2018 marks the centenary of Muriel Spark's birth. It's been wonderful seeing how this event has reinvigorated interest in Spark’s books. Many people and organizations have marked the occasion from Ali of HeavenAli's year-long read-a-long #ReadingMuriel100 to Virago Press publishing a beautiful new edition of “Memento Mori” (that also celebrates this essential publisher's 40th anniversary) to Adam's video commemorating Spark's birthday (his booktube channel is even named after this Spark novel.) My own interest in Spark's fiction unfortunately stopped early on as I've only previously read “The Prime of Miss Jean Brodie”, "The Driver's Seat" and “The Finishing School” in 2004, the year it was published. The later turned out to be her final novel and it sadly felt lacklustre and slight to me which is why I didn't pursue reading any more of her earlier books. But now, having read “Memento Mori” I feel doubly inspired to pursue her back catalogue. It's so brilliantly clever and funny with its large cast of idiosyncratic elderly characters who are continuously hounded by a mysterious caller that regularly reminds them “Remember you must die.” The story is perfectly drawn to capture the tragicomic condition of old age as well as the great challenge of facing our own mortality.

Despite the creepy anonymous reminder many characters continue to spend their few remaining years getting into petty arguments, changing their wills out of revenge, desperately trying to hide age-old affairs from their partner, scheming to inherit money, amassing stacks of pointless statistics, routinely reading horoscopes or fighting the care staff that try to assist them. There’s something deliciously pleasurable in reading about characters who have supposedly reached the height of maturity but who act out so petulantly. It’s like a rebellion against the social norms we’re all constricted by, but it also serves as an example of how getting older doesn’t necessarily mean we get any wiser. The magnificent characters in this novel can be as undone by jealousy, pride, greed, lust and gluttony as anyone under seventy.
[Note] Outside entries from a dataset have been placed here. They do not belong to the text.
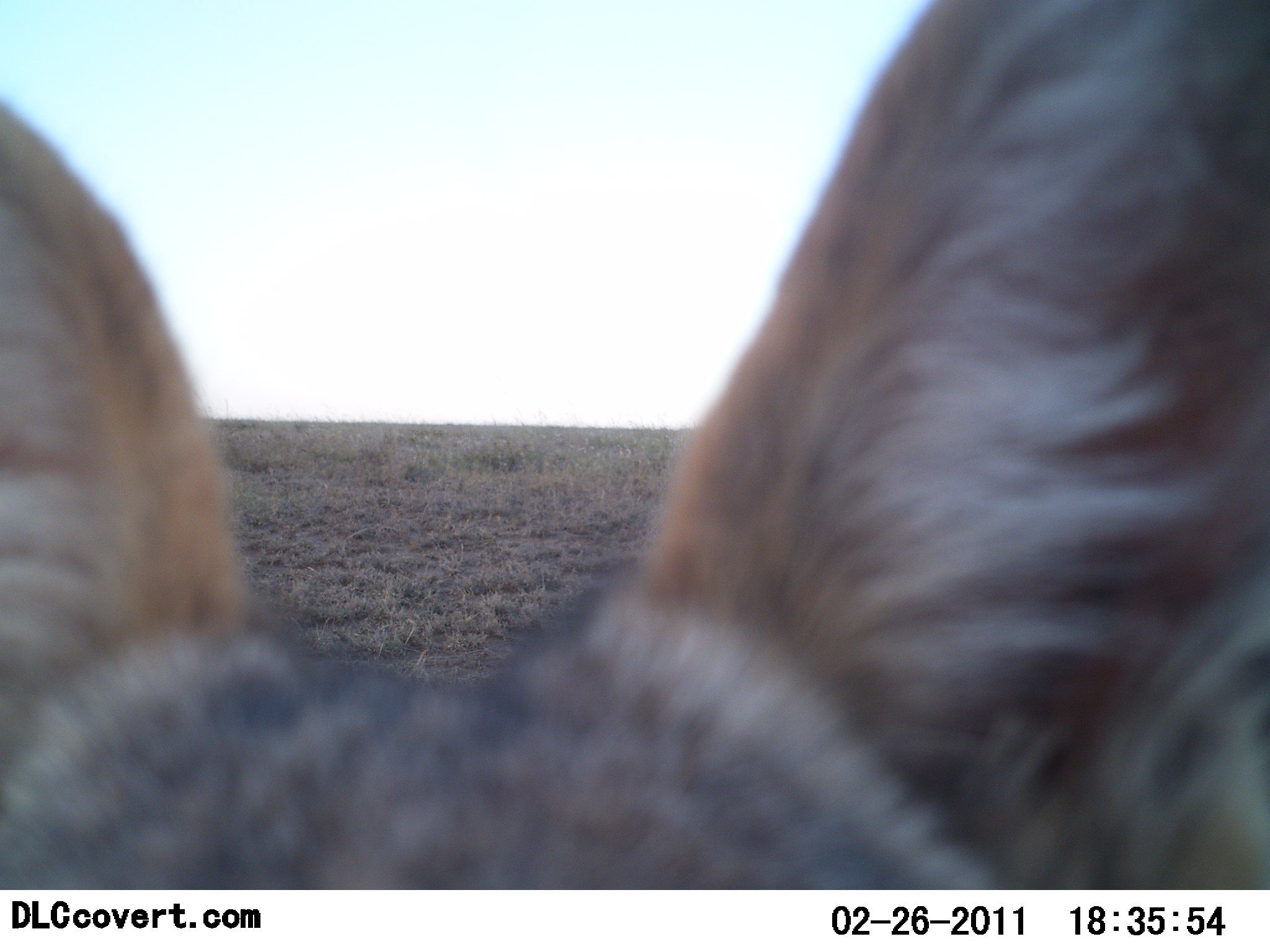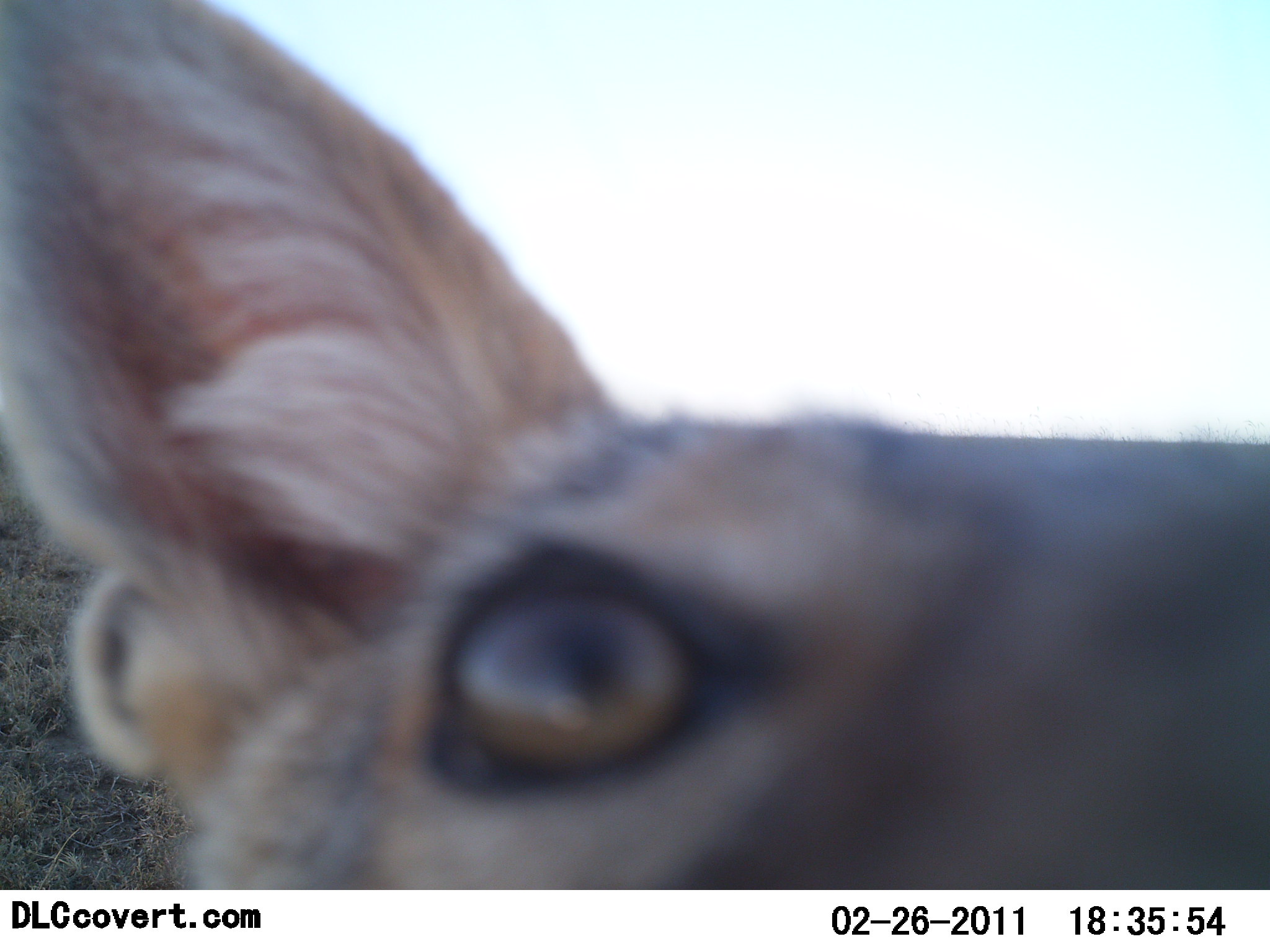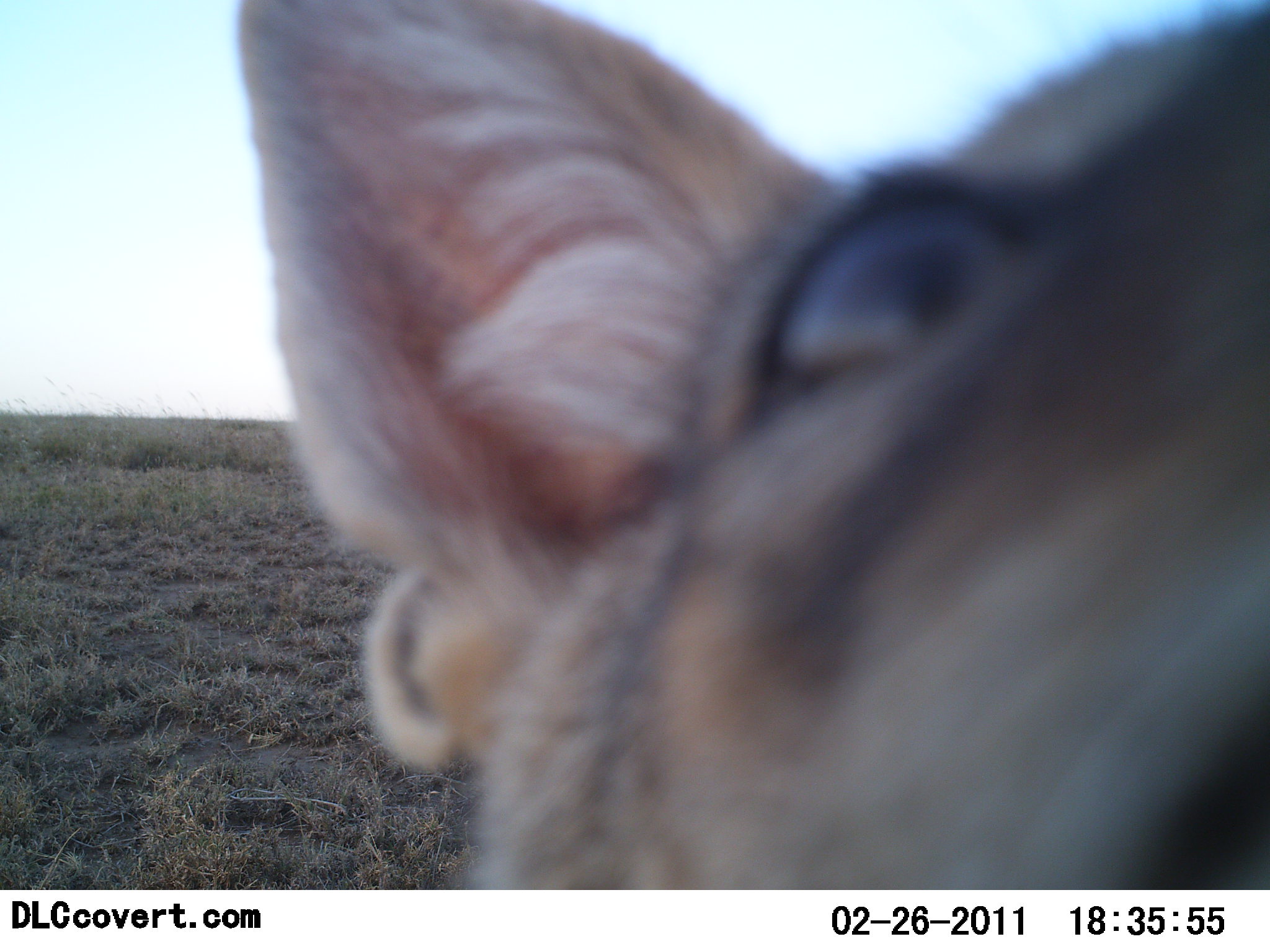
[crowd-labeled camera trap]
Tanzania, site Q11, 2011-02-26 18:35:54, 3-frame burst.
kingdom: Animalia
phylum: Chordata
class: Mammalia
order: Carnivora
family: Canidae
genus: Lupulella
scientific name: Lupulella mesomelas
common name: black-backed jackal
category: jackal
Jackal (black-backed jackal) (Lupulella mesomelas), count 1. Behavior (volunteer vote fractions): standing 54%, resting 8%, moving 23%, interacting 23%. Young present (vote fraction): 0%. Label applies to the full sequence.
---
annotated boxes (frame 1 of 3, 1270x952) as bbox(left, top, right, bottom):
animal: bbox(1, 1, 1270, 889)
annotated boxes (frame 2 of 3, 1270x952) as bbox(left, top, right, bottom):
animal: bbox(1, 1, 1270, 889)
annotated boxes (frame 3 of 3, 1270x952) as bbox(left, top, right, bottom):
animal: bbox(233, 1, 1270, 889)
It’s also an incredible how Spark writes about serious subjects such as the onset of dementia and the fear of poverty in old age, but the story remains light and funny throughout. She writes in a minimalist way which only gives just enough information and the right amount of dialogue to make the reader feel they know the character implicitly without weighing the narrative down in detail. Also, Spark employs repetition with the instincts of a stand-up comedian. The more we get to know the characters and their tiresome tics, the funnier they become because their face-slapping predictability is wickedly humorous. We can almost foresee when Godfrey will comment how someone has lost their faculties or how Alec Warner will insist on gathering pointless data or that Dame Lettie Colston will change her will as a ploy to get what she wants. Although Spark may take the piss out her characters, she also treats them with a lot of care and affection. So when some characters abruptly die the reader feels their loss quite sharply.
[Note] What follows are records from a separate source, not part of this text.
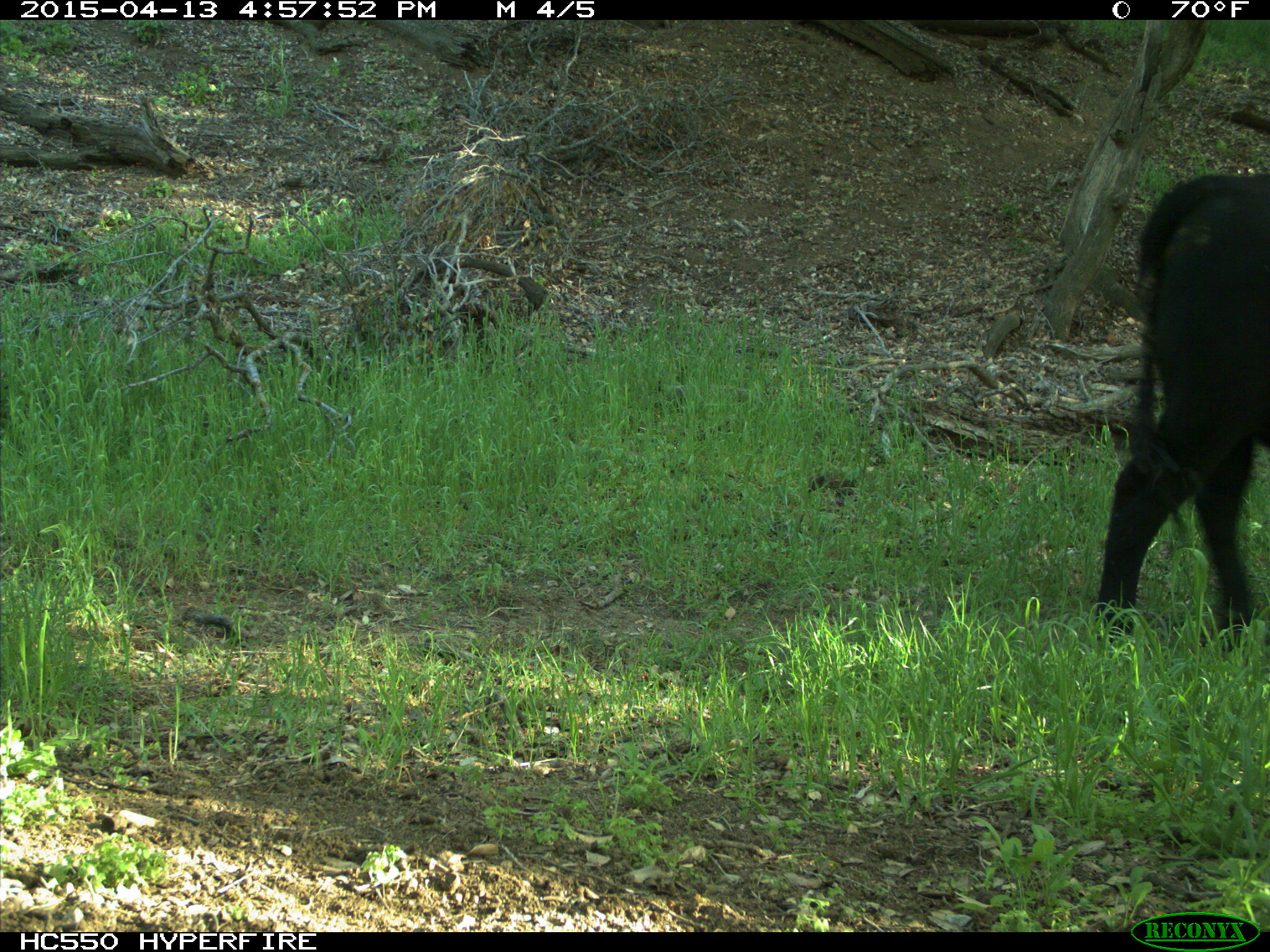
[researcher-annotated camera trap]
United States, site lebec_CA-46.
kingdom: Animalia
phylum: Chordata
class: Mammalia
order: Artiodactyla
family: Bovidae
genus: Bos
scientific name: Bos taurus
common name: domestic cow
The story is also impressively layered. Details of the characters’ complicated pasts and their various entanglements, deceptions and secrets are carefully distributed throughout the narrative to create a larger picture of why they act the way they do in the present. All the while there is the peculiar mystery of the morbid caller who harasses so many of them which in itself becomes quite comical, especially when none of his victims can agree on what his voice sounds like. I was very moved by the way this novel says so much about the human condition while also being fantastically entertaining. It’s impressive that Spark wrote this when she was only forty years old. My experience of the book was also enhanced by reading the entire novel aloud to my boyfriend during a week-long road trip we took around Scotland. It felt appropriate to read this Scottish writer in her native country (even though the novel is actually set in England.) The narrative and dialogue really came to life in reading it this way and gave us plenty of laughs along the way.